Majumder : Quand vous parliez de poèmes de prison, je pensais aux écrits immortels d'Oscar Wilde et de Jawaharlal Nehru.

Hashmi : Je me souviens que l'on questionnait mon père, juste un an avant sa mort, à propos de son poème «Daybreak in Jail» [Aube en prison : «Faiz Sahib, comment vous en est venu l'idée ?» Mon père était en train de décrire les changements physiques qui se produisent quand il dit soudain : «Vous savez, être en prison c'est comme être amoureux. Tous vos sens sont si exacerbés que vous êtes sensible au moindre changement. Tout agit sur vous. Vous êtes en harmonie avec l'environnement. Voilà ce que la prison fait».

Majumder : Que pensez-vous sincèrement de la poésie de votre père ?

Hashmi : J'ai été très, très touchée par sa poésie. Parfois elle a traduit mes propres expériences à un degré que rien d'autre n'a jamais atteint.

Il n'a jamais été un père dans le sens traditionnel. Ce n'était jamais lui qui édictait les règles dans la maison. C'était l'amitié (yaari-dosti), absolument. Même vers la fin de sa vie, on pouvait lui dire : «Je pense que c'est absurde», ou «Pourquoi fais-tu cela ?» ou encore: «Pourquoi parles-tu à cette personne ?»

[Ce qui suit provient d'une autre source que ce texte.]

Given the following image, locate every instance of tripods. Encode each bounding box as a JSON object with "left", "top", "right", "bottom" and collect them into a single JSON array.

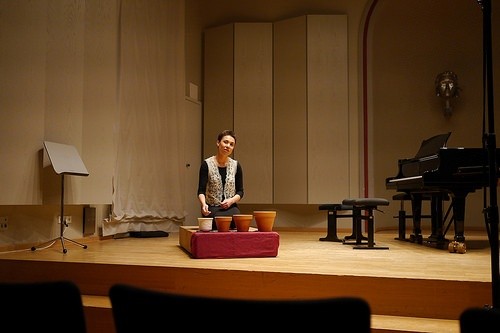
[{"left": 31, "top": 141, "right": 90, "bottom": 253}]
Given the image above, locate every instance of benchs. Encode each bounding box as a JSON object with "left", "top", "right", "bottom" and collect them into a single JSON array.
[
  {"left": 319, "top": 198, "right": 390, "bottom": 249},
  {"left": 393, "top": 192, "right": 450, "bottom": 239}
]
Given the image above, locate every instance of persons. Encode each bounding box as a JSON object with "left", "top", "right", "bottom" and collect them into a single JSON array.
[{"left": 197, "top": 130, "right": 244, "bottom": 230}]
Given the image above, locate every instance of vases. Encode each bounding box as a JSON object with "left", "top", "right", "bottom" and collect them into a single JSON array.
[
  {"left": 253, "top": 211, "right": 277, "bottom": 232},
  {"left": 215, "top": 216, "right": 232, "bottom": 232},
  {"left": 233, "top": 214, "right": 253, "bottom": 232},
  {"left": 198, "top": 218, "right": 213, "bottom": 232}
]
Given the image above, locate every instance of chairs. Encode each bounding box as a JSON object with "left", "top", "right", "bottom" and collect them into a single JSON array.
[
  {"left": 108, "top": 282, "right": 372, "bottom": 333},
  {"left": 0, "top": 279, "right": 88, "bottom": 333}
]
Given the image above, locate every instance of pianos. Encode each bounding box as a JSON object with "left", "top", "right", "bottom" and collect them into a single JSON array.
[{"left": 385, "top": 130, "right": 500, "bottom": 254}]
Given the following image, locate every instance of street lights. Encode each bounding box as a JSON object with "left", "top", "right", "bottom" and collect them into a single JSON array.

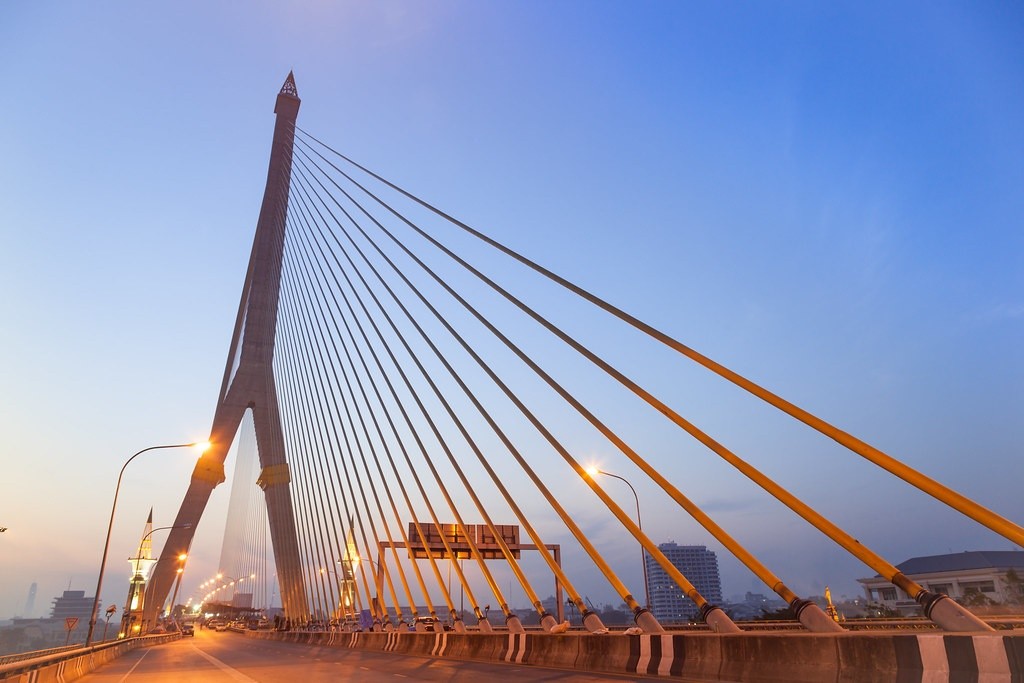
[
  {"left": 85, "top": 440, "right": 212, "bottom": 647},
  {"left": 143, "top": 554, "right": 188, "bottom": 631},
  {"left": 123, "top": 522, "right": 193, "bottom": 640},
  {"left": 337, "top": 558, "right": 378, "bottom": 566},
  {"left": 586, "top": 466, "right": 651, "bottom": 609},
  {"left": 318, "top": 569, "right": 340, "bottom": 579}
]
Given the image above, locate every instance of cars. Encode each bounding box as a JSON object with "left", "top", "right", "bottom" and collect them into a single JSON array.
[
  {"left": 216, "top": 623, "right": 226, "bottom": 631},
  {"left": 208, "top": 619, "right": 219, "bottom": 629},
  {"left": 181, "top": 624, "right": 194, "bottom": 636}
]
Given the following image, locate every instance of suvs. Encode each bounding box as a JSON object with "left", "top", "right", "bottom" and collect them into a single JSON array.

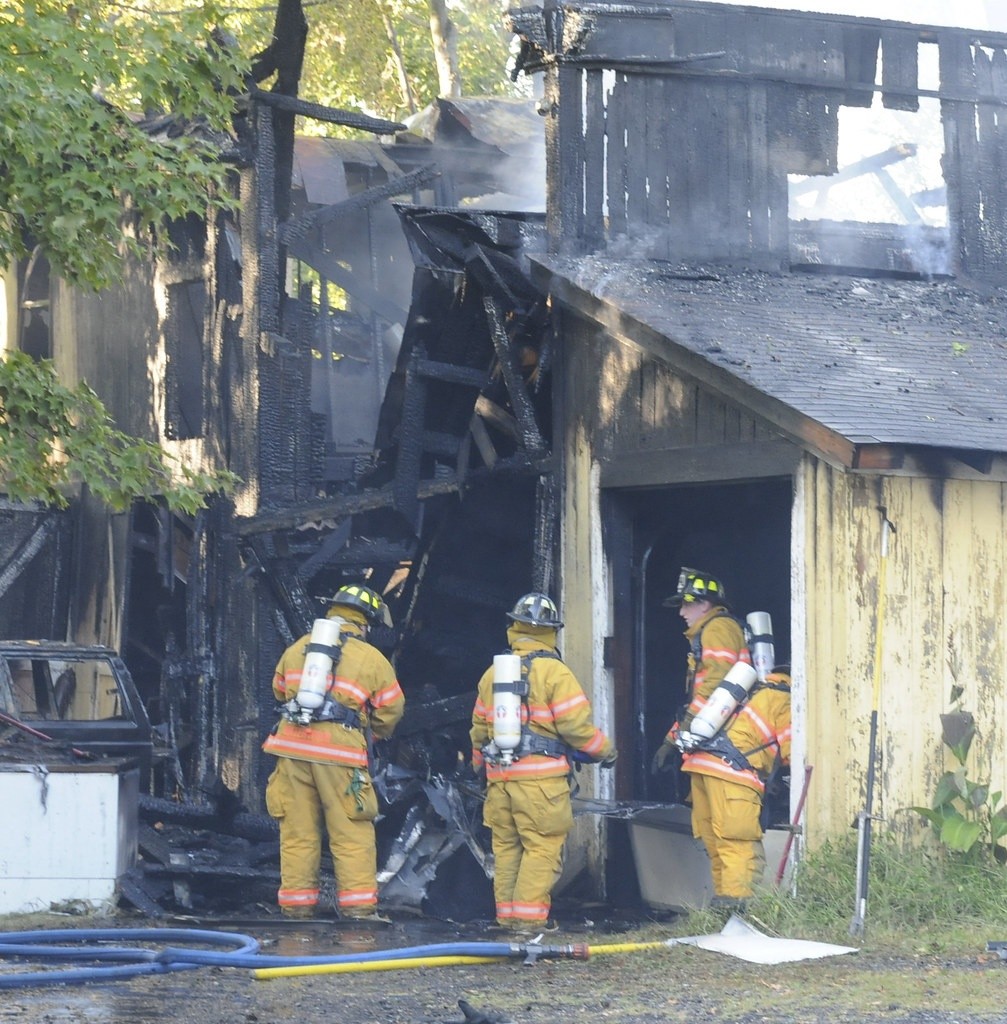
[{"left": 1, "top": 639, "right": 155, "bottom": 772}]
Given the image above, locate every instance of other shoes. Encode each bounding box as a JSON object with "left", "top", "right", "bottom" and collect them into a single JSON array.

Et il en faisait de même. On était vraiment sur un pied d'égalité. La preuve en est que tous mes amis le traitaient comme un de leurs propres yaars (amis). Il n'y avait jamais de barrière, jamais de conflit de générations.

Mais si nous allons au delà du plan personnel, je dois dire qu'en tant que porte-parole d'une certaine époque, il a été très efficace, des deux côtés de la frontière. Et regardons les choses en face, cette frontière a également été très efficace. (rires)

Photographe et journaliste, Kumar Sankar Majumder a participé à la renaissance culturelle au Bengal et est un observateur enthousiaste de la condition humaine. Il a enseigné l'esthétique du cinéma au Pune Film Institute et à Standford University. La présente interview a d'abord été publiée dans Indian Currents.

Reproduit de: Committee on South Asian Women (COSAW) Bulletin
Dpt of Psychology, Texas A & M University, College Station, TX 77843, U.S.A.
Vol. 7 (1-2), pp. 10-15, ISSN 0885-4319.